# [Problem description]
Reproduce word for word the stretch of the forum thread below on Sauron and the rings that begins at the words "# How well known" and stops after "renewed the passion.".

# How well known is Sauron and the rings?



## Thispe (May 9, 2013)

Hello Everybody! As you can see, I'm pretty new around here :*). The Hobbit and LotR were childhood favorites of mine which I recently rediscovered. I didn't like the Hobbit-movie overly much, but I admit that it brought Middle Earth back to mind and renewed the passion.

One thing I have been wondering. How much did the people of Middle Earth still know about the rings and Sauron during the times of The Hobbit/LotR? 

I mean, the elves knew, no question. The Hobbits probably didn't. Amongst the humans of Gondor the scholars and nobles probably knew. Gondor has a pretty extensive library and the line of Stewards likely didn't forget all about Isildur ;*). What is your opinion on this? How much of the rings and Sauron was still common knowledge? And what about the Dwarves? Durin's line had a ring of power until very recently. Thorin must have seen his grandfather wearing it and it wasn't lost until Thráin was caught by Sauron (though everybody thought it lost after Thrór died in Moria). But do you think they still knew the history of it? Did they _know_ what it was? (I don't think Tolkien wrote what it actually did or what use it was to the dwarves, correct?).

I read an interesting blog post by Michael Martinez recently in which the he says that the elves kept the existence of the rings secret for a very long time and that Men, other elves and dwarves didn't know the reason for the war until it couldn't be kept secret any longer. It was on his blog but unfortunately I can't find the exact post anymore: http://middle-earth.xenite.org. But, is it possible that many of the mortal people with the exception of the rulers of that time, never knew the entire story or even most of it at all?

What are your thoughts on this? Is there any evidence on how much the respective people knew about the whole affair?


----------



## Starbrow (May 9, 2013)

I always had the impression that the rings were kept a secret. The people who had them didn't want anyone else to know they had them. So if they were keeping the fact that they had a ring quiet, they probably didn't talk about the One Ring and the basis of it's power much either. Imagine if it was generally known that there were 3 powerful magic elven rings around. It wouldn't take much deduction to figure out which elves were most likely to hold them.


----------



## Thispe (May 10, 2013)

Starbrow said:


> I always had the impression that the rings were kept a secret. The people who had them didn't want anyone else to know they had them. So if they were keeping the fact that they had a ring quiet, they probably didn't talk about the One Ring and the basis of it's power much either. Imagine if it was generally known that there were 3 powerful magic elven rings around. It wouldn't take much deduction to figure out which elves were most likely to hold them.



Well yes, but the three rings of the elves were quite a different matter. They weren't touched by Sauron, and Elrond and Galadriel used them to 'heal and preserve' their realms. They were a much more closely guarded secret than the others as Celebrimbor had to kept their existence from Sauron. That they were kept secret is even stated in LotR by Elrond during the council of Elrond.



> The Three were not made by Sauron, nor did he ever touch them. But of them it is not permitted to speak. So much only in this' hour of doubt I may now say. They are not idle. But they were not made as weapons of war or conquest: that is not their power. Those who made them did not desire strength or domination or hoarded wealth, but understanding, making, and healing, to preserve all things unstained. These things the Elves of Middle-earth have in some measure gained, though with sorrow. But all that has been wrought by those who wield the Three will turn to their undoing, and their minds and hearts will become revealed to Sauron, if he regains the One. It would be better if the Three had never been. That is his purpose.

# [Raw data]
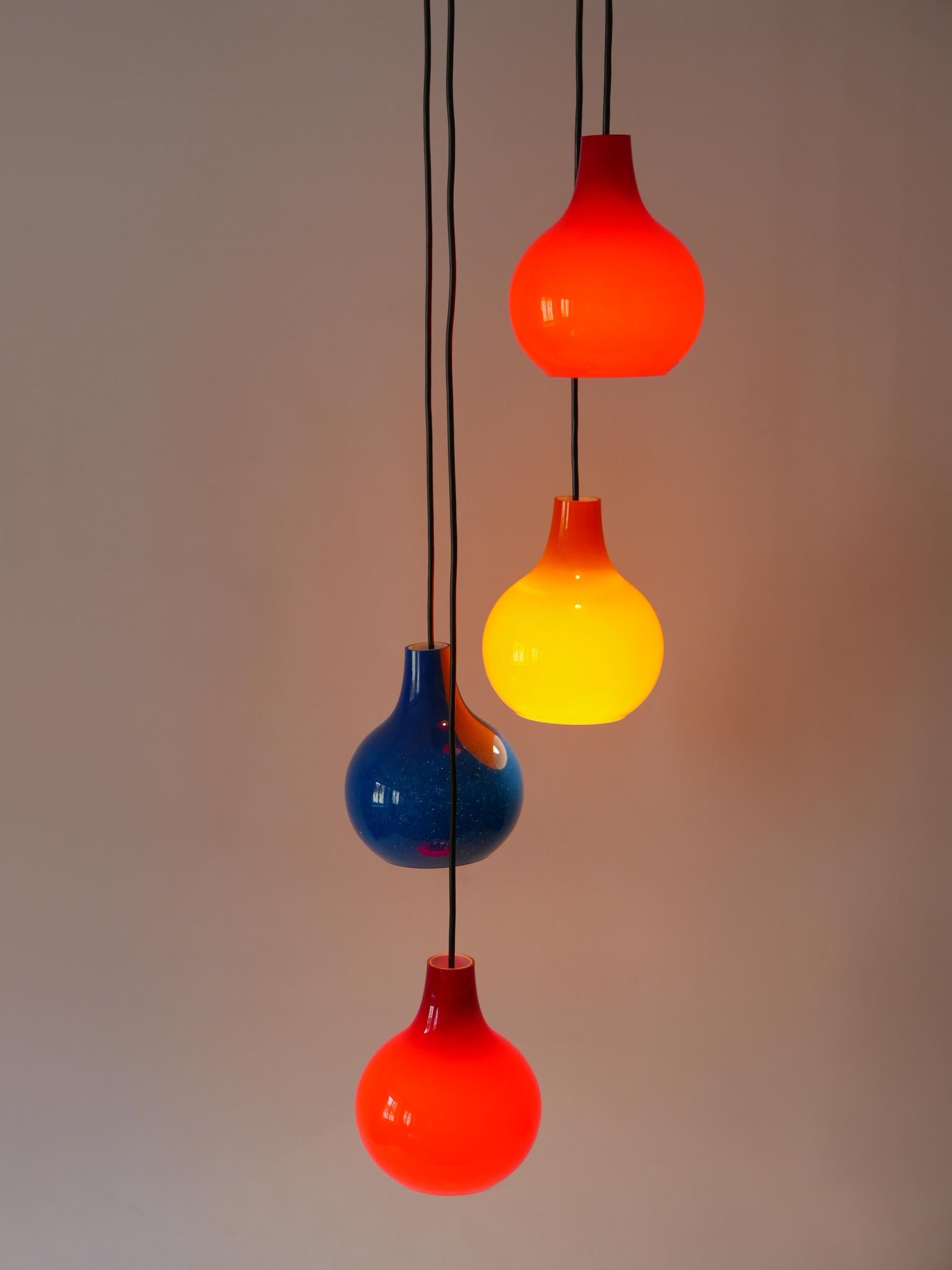 A breath taking light object. Extremely rare, lovely and highly decorative Mid-Century Modern four-flamed cascading pendant lamp or chandelier. Designed and manufactured by Peill & Putzler, Germany, 1970s.

Executed in red, blue and orange colored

# [Completed task]
# How well known is Sauron and the rings?



## Thispe (May 9, 2013)

Hello Everybody! As you can see, I'm pretty new around here :*). The Hobbit and LotR were childhood favorites of mine which I recently rediscovered. I didn't like the Hobbit-movie overly much, but I admit that it brought Middle Earth back to mind and renewed the passion.